He stripped away the old bandages, and cleansed the dried ointment from my eyes with a clean rag and fresh water from the canteen in Zorak’s battle-gear. And as he did so I cried aloud, in wonderment and joy—
For I saw the Green Star, rising!
For the first time in an endless eternity, or so it seemed, a ray of light had penetrated the unendurable blackness that surrounded me!
The heavens were a vault of silver mists, through which the shafts of emerald brilliance struck as the mighty orb climbed up the arch of the sky. And I could see the marvel of it!
Dim and vague at first—a mere blur of emerald and silver—but gradually, as I blinked my eyes into focus, the vision steadied and grew clearer, until at last every detail was as sharp and vivid as before the explosion of light had robbed me of my eyesight.
To this day, to this very hour, I cannot explain the miracle.
Perhaps it was only that my eyes were stunned and paralyzed for a time, by the unshielded explosion of brilliance. That they were not truly blinded at all; but that the optical nerves were merely strained beyond endurance by the light and shielded themselves for a time in darkness, as a mind strained beyond endurance will seek refuge in unconsciousness.

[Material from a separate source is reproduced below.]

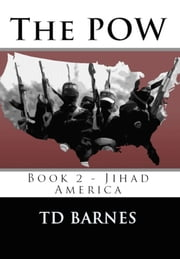 The POW - Book 2 Jihad America eBook von TD Barnes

Or was it the beneficial action of the sea-water upon my injuries, acting as a natural antiseptic? Or, again, the miracle may be explained by the wonder-working art of Prince Parimus himself, and of his marvelous lamp; that was but one of the science marvels salvaged from the wreckage of the lost wisdom of the prehuman Kaloodha.
Whatever the explanation—I could see!
And almost in the same moment as I experienced the bliss and ecstacy of regaining my sight—those very eyes beheld a scene of mystery, horror and revelation.
Andar shouted; Eryon snatched up his sword and stared about. Then all eyes were turned upon the inexplicable thing above us, dark and ominous against the silver sky.
Out of the heavens, a weird and alien craft came floating down. It was like, and yet unlike, the skysled and the air yacht—a flying vehicle such as none of us had ever seen before.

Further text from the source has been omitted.